Nadie puede escandalizarse por el hecho de que un prelado de la Iglesia católica se muestre contrario al aborto o al matrimonio entre homosexuales, son cuestiones éstas que se enfrentan a sus creencias que, en todo caso, deben ser respetadas del mismo modo que los fieles que deciden acatarlas en libertad. Por tanto, no cabe ninguna objeción al contenido de la homilía pronunciada el pasado domingo por el presidente de la Conferencia Episcopal Española, el cardenal Antonio María Rouco Varela, en una multitudinaria celebración eucarística que tuvo lugar en la plaza de Colón en Madrid con motivo del Día de la Sagrada Familia.

El aspecto más llamativo de la convocatoria de Rouco se centra en las formas.

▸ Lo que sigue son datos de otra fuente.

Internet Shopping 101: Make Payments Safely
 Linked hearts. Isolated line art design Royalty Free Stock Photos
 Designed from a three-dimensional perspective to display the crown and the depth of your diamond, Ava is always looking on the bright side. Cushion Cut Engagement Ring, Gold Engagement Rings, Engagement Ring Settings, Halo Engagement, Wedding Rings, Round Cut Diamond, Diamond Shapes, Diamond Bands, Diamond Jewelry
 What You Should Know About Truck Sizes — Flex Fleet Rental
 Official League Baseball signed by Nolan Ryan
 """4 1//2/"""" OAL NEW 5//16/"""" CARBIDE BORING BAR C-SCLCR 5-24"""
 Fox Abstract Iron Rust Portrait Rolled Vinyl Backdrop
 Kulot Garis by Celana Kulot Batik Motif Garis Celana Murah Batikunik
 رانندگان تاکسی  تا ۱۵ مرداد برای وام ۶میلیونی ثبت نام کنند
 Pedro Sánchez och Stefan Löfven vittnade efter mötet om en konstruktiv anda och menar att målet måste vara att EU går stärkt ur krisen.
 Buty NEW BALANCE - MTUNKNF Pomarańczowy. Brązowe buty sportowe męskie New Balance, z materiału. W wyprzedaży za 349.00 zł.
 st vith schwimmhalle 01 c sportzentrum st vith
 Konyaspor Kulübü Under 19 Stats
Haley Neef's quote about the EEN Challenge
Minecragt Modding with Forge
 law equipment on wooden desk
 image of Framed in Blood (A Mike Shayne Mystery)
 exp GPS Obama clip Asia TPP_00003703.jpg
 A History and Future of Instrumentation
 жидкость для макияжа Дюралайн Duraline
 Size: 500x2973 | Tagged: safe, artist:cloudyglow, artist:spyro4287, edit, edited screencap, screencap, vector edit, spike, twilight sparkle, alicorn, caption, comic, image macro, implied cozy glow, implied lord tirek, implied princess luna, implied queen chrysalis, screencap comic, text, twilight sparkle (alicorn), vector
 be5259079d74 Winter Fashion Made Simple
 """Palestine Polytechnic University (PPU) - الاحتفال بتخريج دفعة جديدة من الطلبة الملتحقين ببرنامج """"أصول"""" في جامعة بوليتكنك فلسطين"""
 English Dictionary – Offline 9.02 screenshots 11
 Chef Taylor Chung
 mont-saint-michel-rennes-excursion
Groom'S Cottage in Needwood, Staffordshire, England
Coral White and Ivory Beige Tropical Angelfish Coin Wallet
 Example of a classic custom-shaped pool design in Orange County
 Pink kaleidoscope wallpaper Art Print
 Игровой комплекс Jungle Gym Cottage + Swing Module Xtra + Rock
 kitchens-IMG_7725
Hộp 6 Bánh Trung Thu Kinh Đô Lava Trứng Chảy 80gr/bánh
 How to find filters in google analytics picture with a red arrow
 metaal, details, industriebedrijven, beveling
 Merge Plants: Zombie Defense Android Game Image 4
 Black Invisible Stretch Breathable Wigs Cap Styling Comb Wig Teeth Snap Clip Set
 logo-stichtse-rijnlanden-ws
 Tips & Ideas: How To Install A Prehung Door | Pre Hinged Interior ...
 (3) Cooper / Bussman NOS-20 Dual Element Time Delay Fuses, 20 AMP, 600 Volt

No puede pasar desapercibido el detalle de que más de la mitad de los obispos españoles estimase más oportuno no estar presente en la plaza de Colón.

Respecto a convocatorias de otros años hay dos rasgos que deben destacarse: la menor afluencia de fieles y un tono menos beligerante contra el Gobierno en la homilía del arzobispo de Madrid. La celebración de esa jornada en fechas navideñas y sin ninguna cita electoral en el horizonte más próximo pueden haber influido en darle un tono menos politizado. Quienes esperaban un ataque a Zapatero han visto defraudadas sus expectativas.

La jerarquía eclesiástica española tiene todo el derecho a defender sus postulados dentro y fuera de las iglesias, pero debe asumir que hay ámbitos de responsabilidad y decisión que corresponden a los distintos poderes del Estado, un papel que parece haberse asumido con total normalidad en la mayoría de los países europeos. No tiene sentido que la Iglesia católica española plantee continuas demostraciones de fuerza ante el Gobierno, una tensión en la que no se identifican una buena parte de los fieles y ciudadanos.